- INPUT FOR THIS TASK
_ _ _ _ _
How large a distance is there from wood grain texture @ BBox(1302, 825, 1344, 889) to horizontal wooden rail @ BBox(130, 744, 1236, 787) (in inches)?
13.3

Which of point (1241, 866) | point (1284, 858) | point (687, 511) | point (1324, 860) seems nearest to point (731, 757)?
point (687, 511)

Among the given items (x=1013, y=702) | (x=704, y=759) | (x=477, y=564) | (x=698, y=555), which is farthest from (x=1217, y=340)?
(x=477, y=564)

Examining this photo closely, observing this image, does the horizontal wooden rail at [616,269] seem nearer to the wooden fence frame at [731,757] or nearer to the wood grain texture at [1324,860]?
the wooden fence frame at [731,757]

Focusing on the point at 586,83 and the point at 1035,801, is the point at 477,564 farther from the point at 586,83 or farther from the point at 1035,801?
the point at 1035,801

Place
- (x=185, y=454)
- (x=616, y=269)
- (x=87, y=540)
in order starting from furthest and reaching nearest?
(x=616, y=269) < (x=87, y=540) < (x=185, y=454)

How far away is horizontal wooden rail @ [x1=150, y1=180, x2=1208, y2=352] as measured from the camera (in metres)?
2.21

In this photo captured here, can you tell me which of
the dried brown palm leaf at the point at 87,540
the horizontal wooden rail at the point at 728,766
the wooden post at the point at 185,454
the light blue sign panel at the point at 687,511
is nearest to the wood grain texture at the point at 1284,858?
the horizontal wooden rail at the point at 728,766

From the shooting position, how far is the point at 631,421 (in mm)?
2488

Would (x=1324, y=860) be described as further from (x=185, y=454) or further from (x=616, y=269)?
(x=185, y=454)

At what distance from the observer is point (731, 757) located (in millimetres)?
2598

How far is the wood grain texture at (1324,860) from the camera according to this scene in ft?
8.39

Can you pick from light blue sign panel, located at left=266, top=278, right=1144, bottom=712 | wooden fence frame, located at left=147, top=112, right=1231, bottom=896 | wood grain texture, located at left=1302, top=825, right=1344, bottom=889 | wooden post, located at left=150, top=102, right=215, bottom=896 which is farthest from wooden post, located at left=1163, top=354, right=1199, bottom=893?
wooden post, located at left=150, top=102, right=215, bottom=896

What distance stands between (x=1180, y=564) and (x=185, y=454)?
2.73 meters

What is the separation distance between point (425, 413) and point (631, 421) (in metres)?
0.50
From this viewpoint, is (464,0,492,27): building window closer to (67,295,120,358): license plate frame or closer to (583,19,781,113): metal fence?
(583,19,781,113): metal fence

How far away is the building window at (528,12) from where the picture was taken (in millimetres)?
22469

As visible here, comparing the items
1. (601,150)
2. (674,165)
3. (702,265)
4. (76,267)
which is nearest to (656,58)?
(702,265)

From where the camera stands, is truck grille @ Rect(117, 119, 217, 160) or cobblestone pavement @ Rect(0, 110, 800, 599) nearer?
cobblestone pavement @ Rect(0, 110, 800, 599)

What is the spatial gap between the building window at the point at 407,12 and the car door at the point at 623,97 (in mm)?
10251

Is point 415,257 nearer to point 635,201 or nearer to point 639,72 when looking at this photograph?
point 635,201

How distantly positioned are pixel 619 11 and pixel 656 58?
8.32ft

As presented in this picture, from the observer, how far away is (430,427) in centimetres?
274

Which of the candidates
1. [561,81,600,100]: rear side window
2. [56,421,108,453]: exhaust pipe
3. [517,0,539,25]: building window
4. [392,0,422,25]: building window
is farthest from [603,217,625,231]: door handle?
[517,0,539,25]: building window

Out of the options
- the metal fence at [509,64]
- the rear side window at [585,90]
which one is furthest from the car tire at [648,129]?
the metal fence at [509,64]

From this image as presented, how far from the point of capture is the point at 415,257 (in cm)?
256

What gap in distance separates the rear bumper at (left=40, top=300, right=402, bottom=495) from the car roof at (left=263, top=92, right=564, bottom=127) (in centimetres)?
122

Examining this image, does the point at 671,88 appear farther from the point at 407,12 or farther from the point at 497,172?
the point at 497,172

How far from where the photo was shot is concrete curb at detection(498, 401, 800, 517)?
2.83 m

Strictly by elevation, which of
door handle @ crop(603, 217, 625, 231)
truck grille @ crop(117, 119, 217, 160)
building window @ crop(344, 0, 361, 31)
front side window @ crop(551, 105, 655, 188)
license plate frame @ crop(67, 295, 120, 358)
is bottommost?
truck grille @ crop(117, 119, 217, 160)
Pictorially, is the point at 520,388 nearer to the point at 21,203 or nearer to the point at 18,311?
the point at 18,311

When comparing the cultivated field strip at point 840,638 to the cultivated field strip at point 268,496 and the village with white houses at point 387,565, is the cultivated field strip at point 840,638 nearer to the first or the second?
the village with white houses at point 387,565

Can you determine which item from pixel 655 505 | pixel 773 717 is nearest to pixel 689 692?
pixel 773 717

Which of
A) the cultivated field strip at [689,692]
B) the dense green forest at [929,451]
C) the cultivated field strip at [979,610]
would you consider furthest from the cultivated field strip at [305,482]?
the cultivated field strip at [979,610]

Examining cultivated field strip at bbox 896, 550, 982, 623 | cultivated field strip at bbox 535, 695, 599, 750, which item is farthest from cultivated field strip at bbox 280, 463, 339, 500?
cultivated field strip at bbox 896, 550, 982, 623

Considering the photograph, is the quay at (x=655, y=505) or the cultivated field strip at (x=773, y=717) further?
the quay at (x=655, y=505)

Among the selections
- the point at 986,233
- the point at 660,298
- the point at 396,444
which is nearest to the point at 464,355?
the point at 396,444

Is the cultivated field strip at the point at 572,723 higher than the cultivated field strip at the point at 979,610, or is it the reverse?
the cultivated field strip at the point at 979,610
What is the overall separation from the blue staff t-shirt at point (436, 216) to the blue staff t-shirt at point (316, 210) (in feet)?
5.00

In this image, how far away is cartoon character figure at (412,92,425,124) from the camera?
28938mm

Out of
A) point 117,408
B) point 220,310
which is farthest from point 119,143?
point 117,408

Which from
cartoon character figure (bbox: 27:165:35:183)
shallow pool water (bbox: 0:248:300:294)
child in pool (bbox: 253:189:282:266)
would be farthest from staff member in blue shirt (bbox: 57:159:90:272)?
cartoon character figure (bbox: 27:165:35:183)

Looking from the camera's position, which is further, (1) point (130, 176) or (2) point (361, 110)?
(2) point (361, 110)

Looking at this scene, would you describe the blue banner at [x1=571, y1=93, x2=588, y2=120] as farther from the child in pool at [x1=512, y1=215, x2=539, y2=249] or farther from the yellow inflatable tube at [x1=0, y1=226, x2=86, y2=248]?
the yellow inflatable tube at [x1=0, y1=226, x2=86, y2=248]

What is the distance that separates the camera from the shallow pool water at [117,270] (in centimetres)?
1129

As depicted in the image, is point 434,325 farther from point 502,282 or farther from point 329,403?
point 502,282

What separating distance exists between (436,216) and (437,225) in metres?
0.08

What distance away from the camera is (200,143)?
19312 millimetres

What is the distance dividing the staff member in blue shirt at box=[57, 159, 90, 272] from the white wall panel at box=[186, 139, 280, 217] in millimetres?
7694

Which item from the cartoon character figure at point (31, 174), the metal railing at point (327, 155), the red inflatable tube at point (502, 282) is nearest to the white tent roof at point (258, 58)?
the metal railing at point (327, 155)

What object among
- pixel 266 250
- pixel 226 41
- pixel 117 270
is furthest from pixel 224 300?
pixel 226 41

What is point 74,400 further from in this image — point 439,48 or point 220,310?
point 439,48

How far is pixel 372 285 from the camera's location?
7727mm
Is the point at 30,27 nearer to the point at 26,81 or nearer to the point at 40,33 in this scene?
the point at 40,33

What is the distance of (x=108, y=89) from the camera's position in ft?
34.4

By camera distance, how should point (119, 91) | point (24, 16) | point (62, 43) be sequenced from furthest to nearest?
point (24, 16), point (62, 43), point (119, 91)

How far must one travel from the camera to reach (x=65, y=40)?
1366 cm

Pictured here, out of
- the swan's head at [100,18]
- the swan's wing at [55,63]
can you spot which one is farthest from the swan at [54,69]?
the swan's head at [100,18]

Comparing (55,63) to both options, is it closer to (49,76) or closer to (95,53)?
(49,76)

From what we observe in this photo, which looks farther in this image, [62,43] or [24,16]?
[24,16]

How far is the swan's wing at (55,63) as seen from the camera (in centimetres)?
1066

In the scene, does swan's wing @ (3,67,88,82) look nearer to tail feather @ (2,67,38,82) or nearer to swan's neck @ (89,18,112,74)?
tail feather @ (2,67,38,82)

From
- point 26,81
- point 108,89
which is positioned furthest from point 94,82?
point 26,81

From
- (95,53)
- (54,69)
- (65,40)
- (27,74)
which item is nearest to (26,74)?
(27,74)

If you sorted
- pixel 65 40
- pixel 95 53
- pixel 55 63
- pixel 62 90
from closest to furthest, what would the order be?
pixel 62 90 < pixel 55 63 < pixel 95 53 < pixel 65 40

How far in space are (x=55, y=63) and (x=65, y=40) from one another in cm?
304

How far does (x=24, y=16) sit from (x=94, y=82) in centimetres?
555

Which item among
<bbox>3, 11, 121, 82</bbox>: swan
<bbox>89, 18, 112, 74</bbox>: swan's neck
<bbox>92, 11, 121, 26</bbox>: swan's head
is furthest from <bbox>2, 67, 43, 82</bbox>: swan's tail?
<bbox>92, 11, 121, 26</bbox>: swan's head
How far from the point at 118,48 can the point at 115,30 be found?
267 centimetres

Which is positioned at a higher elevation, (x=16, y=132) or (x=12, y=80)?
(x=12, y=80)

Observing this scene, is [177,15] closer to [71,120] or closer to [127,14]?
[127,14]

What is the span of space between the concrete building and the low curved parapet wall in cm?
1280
_ _ _ _ _
- WHAT THIS TASK INVOLVES
In the entries above, find the line containing "In the scene, does". Set down that line and every line after it through the last one, exactly and alone.

- COMPLETED TASK
In the scene, does swan's wing @ (3,67,88,82) look nearer to tail feather @ (2,67,38,82) or nearer to swan's neck @ (89,18,112,74)?
tail feather @ (2,67,38,82)

From
- point 26,81
- point 108,89
which is positioned furthest from point 94,82?
point 26,81

From
- (95,53)
- (54,69)
- (65,40)
- (27,74)
which item is nearest to (26,74)?
(27,74)

If you sorted
- pixel 65 40
- pixel 95 53
- pixel 55 63
- pixel 62 90
from closest to furthest, what would the order be?
pixel 62 90 < pixel 55 63 < pixel 95 53 < pixel 65 40

How far in space are (x=55, y=63) and (x=65, y=40) from one another in cm?
304

How far does (x=24, y=16) sit from (x=94, y=82) in centimetres?
555

Which item among
<bbox>3, 11, 121, 82</bbox>: swan
<bbox>89, 18, 112, 74</bbox>: swan's neck
<bbox>92, 11, 121, 26</bbox>: swan's head
is furthest from <bbox>2, 67, 43, 82</bbox>: swan's tail?
<bbox>92, 11, 121, 26</bbox>: swan's head
How far from the point at 118,48 can the point at 115,30 be found?
267 centimetres

Which is positioned at a higher elevation, (x=16, y=132) or (x=12, y=80)?
(x=12, y=80)

Observing this scene, is [177,15] closer to [71,120] or closer to [127,14]?
[127,14]

What is the span of space between the concrete building and the low curved parapet wall in cm?
1280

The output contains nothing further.